Query Optimization: Select polygons that intersect points

535 views Asked by At

I have two Oracle 18c tables:

  • ply — Polygons: 4970 rows.
  • pnt — Points: 3500 rows.
  • The shapes are stored in SDO_GEOMETRY columns.
  • Edit: I realize now that most of the points are duplicates (spatially). But I don't think that’s a problem.

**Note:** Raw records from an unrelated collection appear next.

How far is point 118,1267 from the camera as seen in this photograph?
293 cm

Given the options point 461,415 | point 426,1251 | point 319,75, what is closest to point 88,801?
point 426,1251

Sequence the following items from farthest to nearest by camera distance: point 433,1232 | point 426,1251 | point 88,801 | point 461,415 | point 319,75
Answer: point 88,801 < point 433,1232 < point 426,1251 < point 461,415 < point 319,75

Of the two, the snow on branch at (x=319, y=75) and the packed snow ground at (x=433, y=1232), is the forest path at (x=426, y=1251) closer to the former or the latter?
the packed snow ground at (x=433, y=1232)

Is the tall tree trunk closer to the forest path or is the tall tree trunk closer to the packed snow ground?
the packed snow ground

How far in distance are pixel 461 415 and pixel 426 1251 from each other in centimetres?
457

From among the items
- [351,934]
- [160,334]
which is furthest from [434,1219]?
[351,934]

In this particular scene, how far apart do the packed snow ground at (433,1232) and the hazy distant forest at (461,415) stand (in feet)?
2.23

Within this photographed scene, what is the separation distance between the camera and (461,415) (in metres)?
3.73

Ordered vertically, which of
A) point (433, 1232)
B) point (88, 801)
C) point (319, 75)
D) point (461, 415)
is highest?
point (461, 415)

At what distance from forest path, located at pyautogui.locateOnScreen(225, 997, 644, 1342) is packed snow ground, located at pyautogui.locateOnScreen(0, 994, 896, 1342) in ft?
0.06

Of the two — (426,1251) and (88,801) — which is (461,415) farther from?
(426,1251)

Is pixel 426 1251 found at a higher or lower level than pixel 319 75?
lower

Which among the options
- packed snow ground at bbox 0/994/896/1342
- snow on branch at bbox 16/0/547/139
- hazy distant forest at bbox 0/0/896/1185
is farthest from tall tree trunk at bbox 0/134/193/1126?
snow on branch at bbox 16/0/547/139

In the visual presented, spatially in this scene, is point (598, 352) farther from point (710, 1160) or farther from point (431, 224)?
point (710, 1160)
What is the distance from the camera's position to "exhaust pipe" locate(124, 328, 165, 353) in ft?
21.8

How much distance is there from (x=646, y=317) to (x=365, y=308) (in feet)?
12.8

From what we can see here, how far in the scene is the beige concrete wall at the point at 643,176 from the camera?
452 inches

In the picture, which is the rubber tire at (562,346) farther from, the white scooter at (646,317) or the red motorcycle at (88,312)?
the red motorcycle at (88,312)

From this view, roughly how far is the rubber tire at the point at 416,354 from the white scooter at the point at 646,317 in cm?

The data can be viewed here: db<>fiddle.


enter image description here


I have a query that selects polygons that intersect at least one point.

  SELECT objectid 
    FROM (SELECT ply.objectid,
                 row_number() over(partition by ply.objectid order by null) rn
            FROM ply                                       --ORDER BY NULL is intentional.
      CROSS JOIN pnt                                       --It doesn't matter what polygon row per OBJECTID gets selected.
           WHERE sdo_anyinteract(ply.shape, pnt.shape) = 'TRUE'
         )
  WHERE rn = 1

   OBJECTID
   ----------
            1
            2
            3
            4
            5
          ...

   1443 rows selected.
--------------------------------------------------------------------------------------------------------
| Id  | Operation                          | Name      | Rows  | Bytes |TempSpc| Cost (%CPU)| Time     |
--------------------------------------------------------------------------------------------------------
|   0 | SELECT STATEMENT                   |           |  1457 | 37882 |       | 12851   (1)| 00:00:01 |
|*  1 |  VIEW                              |           |  1457 | 37882 |       | 12851   (1)| 00:00:01 |
|*  2 |   WINDOW SORT PUSHED RANK          |           |  1457 |    10M|    11M| 12851   (1)| 00:00:01 |
|   3 |    NESTED LOOPS                    |           |  1457 |    10M|       | 10522   (1)| 00:00:01 |
|   4 |     TABLE ACCESS FULL              | PNT       |  3500 |    12M|       |    11   (0)| 00:00:01 |
|   5 |     TABLE ACCESS BY INDEX ROWID    | PLY       |     1 |  3848 |       | 10522   (1)| 00:00:01 |
|*  6 |      DOMAIN INDEX (SEL: 0.010000 %)| PLY_SHAPE |       |       |       |     3   (0)| 00:00:01 |
--------------------------------------------------------------------------------------------------------
Predicate Information (identified by operation id):
---------------------------------------------------
   1 - filter("RN"=1)
   2 - filter(ROW_NUMBER() OVER ( PARTITION BY "PLY"."OBJECTID" ORDER BY  NULL )<=1)
   6 - access("MDSYS"."SDO_ANYINTERACT"("PLY"."SHAPE","PNT"."SHAPE")='TRUE')
Note
-----
   - dynamic statistics used: dynamic sampling (level=2)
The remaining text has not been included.